*PROBLEM*
Print exactly, and only, the lines running from the line containing "From this photograph" through the end of the records below.

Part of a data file

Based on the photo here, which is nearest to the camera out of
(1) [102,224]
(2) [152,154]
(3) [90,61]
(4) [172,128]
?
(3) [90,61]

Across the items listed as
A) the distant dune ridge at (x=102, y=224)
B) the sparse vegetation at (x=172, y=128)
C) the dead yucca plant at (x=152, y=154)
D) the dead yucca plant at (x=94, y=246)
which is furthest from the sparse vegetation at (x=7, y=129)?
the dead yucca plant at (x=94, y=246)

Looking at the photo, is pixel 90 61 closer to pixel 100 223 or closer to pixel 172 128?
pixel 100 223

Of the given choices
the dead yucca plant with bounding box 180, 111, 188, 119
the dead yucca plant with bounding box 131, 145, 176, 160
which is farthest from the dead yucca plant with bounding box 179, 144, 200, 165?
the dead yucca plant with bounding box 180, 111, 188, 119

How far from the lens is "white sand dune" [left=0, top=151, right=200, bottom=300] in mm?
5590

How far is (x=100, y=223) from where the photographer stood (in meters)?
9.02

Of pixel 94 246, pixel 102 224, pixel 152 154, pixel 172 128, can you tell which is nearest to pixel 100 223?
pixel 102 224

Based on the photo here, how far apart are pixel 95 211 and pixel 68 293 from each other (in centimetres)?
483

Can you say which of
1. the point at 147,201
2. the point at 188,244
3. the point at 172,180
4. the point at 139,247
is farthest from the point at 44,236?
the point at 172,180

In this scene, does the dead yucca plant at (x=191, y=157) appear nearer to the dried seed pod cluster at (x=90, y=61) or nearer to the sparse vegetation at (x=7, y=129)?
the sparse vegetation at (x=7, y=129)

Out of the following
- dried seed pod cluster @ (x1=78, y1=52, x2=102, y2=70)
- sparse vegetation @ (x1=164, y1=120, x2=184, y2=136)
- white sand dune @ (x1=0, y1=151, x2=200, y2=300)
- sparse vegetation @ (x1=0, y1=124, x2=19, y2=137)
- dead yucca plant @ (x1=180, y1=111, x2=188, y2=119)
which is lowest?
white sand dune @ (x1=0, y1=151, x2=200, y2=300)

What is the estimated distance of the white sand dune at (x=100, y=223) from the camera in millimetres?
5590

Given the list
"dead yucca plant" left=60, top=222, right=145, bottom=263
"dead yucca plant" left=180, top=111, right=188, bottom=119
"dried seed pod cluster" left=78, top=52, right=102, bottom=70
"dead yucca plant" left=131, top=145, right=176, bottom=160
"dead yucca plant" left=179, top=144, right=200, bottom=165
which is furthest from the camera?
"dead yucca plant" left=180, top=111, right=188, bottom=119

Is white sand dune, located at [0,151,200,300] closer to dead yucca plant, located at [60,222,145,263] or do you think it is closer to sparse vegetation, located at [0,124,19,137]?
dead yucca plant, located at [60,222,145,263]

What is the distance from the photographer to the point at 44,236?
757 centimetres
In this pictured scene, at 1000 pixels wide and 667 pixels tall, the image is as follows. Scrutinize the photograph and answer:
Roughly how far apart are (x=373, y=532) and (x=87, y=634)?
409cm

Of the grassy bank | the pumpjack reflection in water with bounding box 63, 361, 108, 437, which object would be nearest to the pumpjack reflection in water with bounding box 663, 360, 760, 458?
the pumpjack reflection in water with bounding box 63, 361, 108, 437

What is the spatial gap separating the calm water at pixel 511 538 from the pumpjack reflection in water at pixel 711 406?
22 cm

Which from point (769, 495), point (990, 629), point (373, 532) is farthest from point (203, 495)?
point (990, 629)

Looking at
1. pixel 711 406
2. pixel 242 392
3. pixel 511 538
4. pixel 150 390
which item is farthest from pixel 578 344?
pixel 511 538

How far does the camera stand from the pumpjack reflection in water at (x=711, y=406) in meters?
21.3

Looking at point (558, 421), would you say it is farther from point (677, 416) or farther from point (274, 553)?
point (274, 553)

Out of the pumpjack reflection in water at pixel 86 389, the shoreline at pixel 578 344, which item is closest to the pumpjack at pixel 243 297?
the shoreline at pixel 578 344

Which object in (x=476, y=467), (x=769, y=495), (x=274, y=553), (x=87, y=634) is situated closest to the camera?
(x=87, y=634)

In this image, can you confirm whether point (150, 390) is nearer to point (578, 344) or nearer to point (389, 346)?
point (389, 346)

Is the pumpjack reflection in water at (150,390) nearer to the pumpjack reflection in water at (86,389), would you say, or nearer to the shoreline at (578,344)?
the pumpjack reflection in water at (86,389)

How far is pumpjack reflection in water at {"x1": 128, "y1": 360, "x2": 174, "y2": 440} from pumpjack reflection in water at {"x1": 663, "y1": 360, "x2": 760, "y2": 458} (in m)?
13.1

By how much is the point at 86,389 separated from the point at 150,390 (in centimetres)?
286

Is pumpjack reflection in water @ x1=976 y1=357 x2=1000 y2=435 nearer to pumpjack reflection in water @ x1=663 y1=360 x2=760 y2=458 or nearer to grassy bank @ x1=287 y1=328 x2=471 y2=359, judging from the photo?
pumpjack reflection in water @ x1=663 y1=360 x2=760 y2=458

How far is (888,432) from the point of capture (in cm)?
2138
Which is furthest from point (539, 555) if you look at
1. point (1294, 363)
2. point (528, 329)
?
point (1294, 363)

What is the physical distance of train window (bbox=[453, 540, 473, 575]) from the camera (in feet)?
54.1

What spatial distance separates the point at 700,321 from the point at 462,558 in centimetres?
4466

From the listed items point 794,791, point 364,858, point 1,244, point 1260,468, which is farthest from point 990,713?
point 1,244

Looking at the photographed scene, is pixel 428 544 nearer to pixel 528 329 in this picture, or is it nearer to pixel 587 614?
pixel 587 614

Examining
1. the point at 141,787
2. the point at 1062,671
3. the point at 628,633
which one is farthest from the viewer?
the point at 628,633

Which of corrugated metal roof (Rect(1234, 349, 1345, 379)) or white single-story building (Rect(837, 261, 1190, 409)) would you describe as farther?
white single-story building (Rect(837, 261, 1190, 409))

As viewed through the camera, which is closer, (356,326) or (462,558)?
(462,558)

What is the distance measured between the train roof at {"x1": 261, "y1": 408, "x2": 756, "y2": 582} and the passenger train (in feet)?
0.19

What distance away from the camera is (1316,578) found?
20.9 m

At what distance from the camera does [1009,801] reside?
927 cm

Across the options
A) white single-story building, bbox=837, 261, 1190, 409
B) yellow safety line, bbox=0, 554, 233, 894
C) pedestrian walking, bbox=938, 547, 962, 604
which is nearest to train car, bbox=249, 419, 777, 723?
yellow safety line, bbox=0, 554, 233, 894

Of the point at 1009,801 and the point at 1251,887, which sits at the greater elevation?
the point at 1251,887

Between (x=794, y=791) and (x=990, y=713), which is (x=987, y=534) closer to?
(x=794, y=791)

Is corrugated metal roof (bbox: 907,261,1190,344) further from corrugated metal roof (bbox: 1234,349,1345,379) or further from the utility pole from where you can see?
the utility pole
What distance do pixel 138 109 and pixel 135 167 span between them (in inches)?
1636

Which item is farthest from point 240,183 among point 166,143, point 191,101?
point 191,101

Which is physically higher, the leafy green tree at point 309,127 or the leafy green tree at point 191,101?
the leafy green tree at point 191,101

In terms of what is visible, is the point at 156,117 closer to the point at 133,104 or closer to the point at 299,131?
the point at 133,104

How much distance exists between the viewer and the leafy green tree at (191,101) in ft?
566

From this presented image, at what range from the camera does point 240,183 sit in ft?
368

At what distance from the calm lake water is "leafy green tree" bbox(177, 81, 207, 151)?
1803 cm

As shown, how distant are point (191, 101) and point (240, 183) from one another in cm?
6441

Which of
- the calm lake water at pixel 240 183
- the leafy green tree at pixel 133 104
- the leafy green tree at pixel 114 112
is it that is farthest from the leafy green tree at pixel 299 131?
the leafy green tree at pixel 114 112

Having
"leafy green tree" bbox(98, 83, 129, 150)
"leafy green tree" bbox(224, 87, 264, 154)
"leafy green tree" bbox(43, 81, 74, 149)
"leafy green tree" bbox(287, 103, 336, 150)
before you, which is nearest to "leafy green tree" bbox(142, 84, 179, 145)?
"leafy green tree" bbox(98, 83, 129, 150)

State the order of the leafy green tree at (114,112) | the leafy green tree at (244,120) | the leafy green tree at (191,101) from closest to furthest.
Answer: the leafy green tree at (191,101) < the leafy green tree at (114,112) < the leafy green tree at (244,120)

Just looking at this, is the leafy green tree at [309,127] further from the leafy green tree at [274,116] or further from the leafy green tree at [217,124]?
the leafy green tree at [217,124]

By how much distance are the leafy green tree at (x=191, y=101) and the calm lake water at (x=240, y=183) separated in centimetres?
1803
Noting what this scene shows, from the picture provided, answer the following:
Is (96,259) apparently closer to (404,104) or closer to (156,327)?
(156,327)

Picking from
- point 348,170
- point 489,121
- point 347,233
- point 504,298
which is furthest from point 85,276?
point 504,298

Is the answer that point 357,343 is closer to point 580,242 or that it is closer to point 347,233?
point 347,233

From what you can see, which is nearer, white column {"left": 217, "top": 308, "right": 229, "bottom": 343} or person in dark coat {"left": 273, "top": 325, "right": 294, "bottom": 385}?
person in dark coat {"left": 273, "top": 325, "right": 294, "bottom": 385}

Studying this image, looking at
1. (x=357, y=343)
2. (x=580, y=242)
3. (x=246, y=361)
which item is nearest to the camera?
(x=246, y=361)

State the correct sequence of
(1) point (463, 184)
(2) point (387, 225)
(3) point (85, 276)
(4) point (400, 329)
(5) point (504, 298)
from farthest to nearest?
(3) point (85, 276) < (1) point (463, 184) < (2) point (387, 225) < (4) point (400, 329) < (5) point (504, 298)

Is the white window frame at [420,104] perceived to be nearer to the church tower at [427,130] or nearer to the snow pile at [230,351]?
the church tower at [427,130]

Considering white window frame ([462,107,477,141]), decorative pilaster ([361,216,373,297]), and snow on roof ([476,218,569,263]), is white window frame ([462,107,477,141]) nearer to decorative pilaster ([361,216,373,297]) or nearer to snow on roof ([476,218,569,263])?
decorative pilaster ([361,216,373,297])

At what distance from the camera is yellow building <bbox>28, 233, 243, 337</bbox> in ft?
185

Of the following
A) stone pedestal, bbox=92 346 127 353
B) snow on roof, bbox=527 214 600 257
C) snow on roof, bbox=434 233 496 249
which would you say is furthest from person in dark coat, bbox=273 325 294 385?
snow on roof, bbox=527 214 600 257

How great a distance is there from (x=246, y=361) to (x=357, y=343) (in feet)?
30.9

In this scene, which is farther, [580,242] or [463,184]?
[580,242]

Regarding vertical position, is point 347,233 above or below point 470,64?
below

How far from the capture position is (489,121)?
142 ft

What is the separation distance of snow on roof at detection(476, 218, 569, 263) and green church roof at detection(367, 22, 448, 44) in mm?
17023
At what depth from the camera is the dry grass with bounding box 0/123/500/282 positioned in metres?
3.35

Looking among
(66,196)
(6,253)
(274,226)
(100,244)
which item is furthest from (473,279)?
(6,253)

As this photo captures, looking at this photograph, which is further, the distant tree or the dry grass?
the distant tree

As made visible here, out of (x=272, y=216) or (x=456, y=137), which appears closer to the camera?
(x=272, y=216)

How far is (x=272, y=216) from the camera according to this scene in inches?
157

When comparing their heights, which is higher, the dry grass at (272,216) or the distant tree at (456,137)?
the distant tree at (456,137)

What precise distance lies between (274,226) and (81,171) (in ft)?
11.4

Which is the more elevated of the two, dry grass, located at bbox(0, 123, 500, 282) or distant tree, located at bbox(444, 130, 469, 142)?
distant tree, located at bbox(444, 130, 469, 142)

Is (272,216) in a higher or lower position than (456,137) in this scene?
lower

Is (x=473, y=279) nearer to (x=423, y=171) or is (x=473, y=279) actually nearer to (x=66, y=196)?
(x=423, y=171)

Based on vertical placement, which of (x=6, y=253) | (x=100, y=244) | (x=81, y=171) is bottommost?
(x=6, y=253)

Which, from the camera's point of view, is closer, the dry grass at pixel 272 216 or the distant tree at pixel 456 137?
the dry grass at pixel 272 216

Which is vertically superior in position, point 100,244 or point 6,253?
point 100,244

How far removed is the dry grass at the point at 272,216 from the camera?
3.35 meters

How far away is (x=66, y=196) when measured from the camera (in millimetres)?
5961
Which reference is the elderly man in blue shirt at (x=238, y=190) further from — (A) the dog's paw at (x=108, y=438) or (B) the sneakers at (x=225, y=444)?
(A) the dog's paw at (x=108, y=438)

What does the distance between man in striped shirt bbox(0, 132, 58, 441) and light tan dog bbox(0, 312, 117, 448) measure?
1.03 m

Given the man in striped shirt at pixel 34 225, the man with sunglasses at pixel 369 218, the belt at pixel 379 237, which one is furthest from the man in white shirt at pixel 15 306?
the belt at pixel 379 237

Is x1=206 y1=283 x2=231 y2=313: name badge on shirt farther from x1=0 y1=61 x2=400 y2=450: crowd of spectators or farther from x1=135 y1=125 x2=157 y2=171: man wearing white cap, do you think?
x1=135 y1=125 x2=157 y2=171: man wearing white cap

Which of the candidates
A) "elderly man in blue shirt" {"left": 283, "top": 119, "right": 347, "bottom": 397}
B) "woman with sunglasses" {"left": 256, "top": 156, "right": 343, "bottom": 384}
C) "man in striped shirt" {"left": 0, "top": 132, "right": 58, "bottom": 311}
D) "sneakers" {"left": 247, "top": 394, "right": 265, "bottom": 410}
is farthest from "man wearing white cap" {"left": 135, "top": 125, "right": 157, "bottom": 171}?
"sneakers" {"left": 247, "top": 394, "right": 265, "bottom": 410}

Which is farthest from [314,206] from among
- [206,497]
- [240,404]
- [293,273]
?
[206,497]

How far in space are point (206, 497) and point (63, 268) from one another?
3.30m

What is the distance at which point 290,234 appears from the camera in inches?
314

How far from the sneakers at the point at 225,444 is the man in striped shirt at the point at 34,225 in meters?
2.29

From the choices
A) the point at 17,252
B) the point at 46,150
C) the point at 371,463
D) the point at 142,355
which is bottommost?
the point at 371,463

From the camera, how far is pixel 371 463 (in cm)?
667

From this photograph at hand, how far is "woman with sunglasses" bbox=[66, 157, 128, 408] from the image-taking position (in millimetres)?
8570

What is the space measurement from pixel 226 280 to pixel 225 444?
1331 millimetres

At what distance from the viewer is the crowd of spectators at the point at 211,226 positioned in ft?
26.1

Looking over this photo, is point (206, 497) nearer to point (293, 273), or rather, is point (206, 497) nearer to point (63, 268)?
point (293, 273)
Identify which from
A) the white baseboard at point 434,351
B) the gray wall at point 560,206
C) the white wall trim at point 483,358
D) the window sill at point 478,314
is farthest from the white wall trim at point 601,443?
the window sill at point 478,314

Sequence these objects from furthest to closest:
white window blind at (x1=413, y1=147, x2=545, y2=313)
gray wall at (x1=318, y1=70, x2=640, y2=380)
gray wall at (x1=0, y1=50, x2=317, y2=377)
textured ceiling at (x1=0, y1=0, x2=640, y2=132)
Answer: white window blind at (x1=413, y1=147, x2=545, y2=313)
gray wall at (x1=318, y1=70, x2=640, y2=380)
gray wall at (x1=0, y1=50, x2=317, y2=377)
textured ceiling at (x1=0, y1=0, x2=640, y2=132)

*COMPLETE RESPONSE*
From this photograph at hand, how far is "woman with sunglasses" bbox=[66, 157, 128, 408] from the image-taking position (in millimetres)?
8570

What is the space measurement from pixel 226 280 to pixel 225 444?
1331 millimetres

At what distance from the viewer is the crowd of spectators at the point at 211,226 positioned in ft?
26.1

Looking over this photo, is point (206, 497) nearer to point (293, 273), or rather, is point (206, 497) nearer to point (63, 268)?
point (293, 273)
Identify which from
A) the white baseboard at point 434,351
B) the gray wall at point 560,206
C) the white wall trim at point 483,358
D) the window sill at point 478,314
is farthest from the white wall trim at point 601,443?
the window sill at point 478,314

Sequence these objects from furthest to closest:
white window blind at (x1=413, y1=147, x2=545, y2=313)
gray wall at (x1=318, y1=70, x2=640, y2=380)
gray wall at (x1=0, y1=50, x2=317, y2=377)
textured ceiling at (x1=0, y1=0, x2=640, y2=132)
Answer: white window blind at (x1=413, y1=147, x2=545, y2=313)
gray wall at (x1=318, y1=70, x2=640, y2=380)
gray wall at (x1=0, y1=50, x2=317, y2=377)
textured ceiling at (x1=0, y1=0, x2=640, y2=132)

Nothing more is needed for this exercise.